[Problem description]:
Tally the lines in the material below that contain the word "which". Reply with the number alone.

[Dataset extract]:
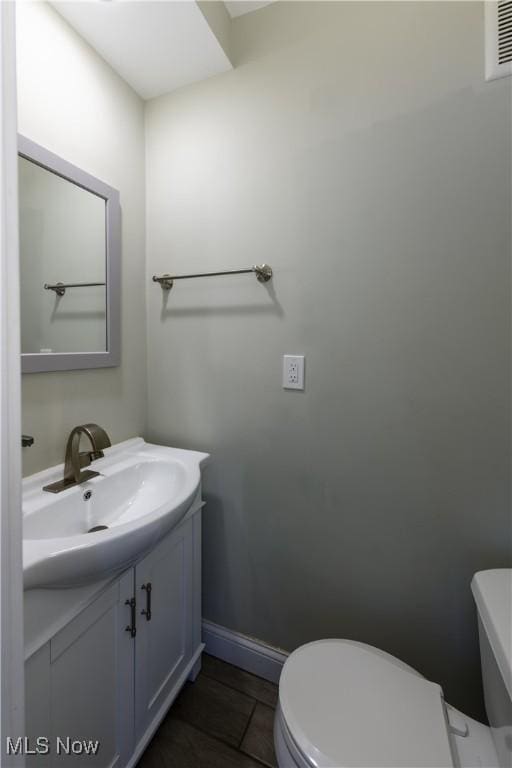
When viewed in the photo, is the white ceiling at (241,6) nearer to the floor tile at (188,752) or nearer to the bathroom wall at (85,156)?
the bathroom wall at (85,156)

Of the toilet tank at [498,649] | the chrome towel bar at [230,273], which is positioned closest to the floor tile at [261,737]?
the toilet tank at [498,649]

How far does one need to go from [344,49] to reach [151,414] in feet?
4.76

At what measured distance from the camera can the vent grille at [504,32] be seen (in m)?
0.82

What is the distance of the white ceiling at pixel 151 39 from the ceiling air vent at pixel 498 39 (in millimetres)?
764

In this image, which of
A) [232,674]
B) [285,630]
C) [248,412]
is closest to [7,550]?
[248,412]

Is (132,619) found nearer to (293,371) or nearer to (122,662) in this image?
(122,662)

* * *

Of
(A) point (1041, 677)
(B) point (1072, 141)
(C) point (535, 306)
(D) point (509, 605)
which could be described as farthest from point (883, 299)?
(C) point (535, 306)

--

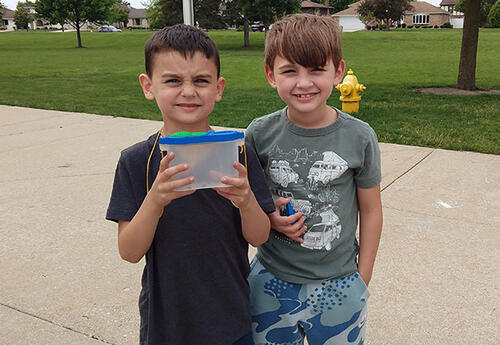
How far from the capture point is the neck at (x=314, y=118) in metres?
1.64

[Task response]:
3